GIVEN EXERCISE - Count the lines in the records below that contain the string "grassy" and give only that number.

DATA FOR THIS TASK -

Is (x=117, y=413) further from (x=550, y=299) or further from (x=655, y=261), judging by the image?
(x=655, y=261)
==
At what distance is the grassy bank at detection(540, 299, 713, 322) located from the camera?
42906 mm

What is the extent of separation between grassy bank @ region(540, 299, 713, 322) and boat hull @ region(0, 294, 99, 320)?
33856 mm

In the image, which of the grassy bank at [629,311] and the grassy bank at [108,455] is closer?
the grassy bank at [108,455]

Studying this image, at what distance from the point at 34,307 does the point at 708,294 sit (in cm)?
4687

SOLUTION TO THE PROBLEM - 4